*** Opening INFORMATION PROVIDED ***

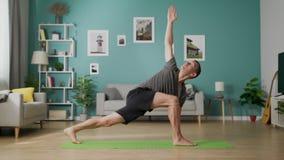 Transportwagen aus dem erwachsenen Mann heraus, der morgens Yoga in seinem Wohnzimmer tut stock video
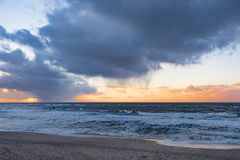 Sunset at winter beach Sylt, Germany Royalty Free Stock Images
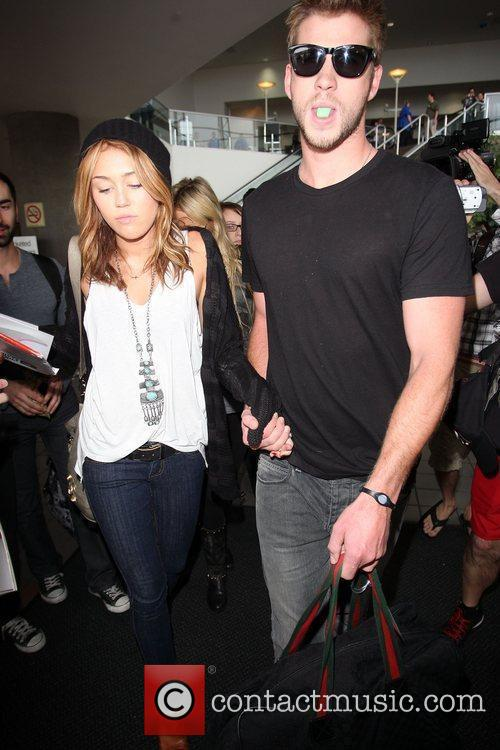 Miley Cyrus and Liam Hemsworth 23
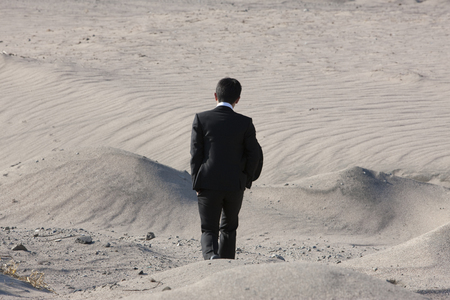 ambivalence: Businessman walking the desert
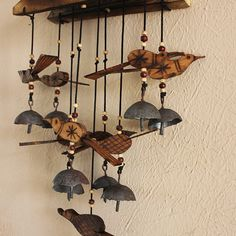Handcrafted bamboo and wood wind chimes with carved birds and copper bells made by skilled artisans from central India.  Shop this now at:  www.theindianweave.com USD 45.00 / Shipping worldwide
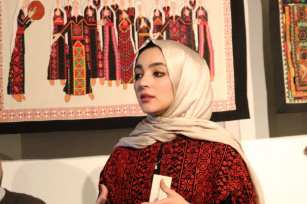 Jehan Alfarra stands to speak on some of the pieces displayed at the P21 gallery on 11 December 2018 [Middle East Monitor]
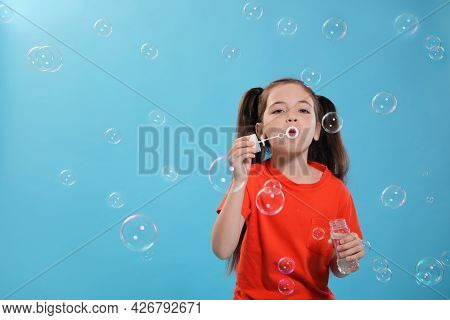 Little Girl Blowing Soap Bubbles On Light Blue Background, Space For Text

*** Closing INFORMATION PROVIDED ***
*** Opening INFORMATION PROVIDED ***

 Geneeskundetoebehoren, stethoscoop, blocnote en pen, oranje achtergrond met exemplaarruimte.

*** Closing INFORMATION PROVIDED ***

REQUIREMENT —
For this task, return exactly the stretch of the listing above from the line with "Sunset at winter" through the line with "Jehan Alfarra stands", inclusive and without pictures.

ANSWER TO THE EXERCISE —
 Sunset at winter beach Sylt, Germany Royalty Free Stock Images
 Miley Cyrus and Liam Hemsworth 23
 ambivalence: Businessman walking the desert
Handcrafted bamboo and wood wind chimes with carved birds and copper bells made by skilled artisans from central India.  Shop this now at:  www.theindianweave.com USD 45.00 / Shipping worldwide
 Jehan Alfarra stands to speak on some of the pieces displayed at the P21 gallery on 11 December 2018 [Middle East Monitor]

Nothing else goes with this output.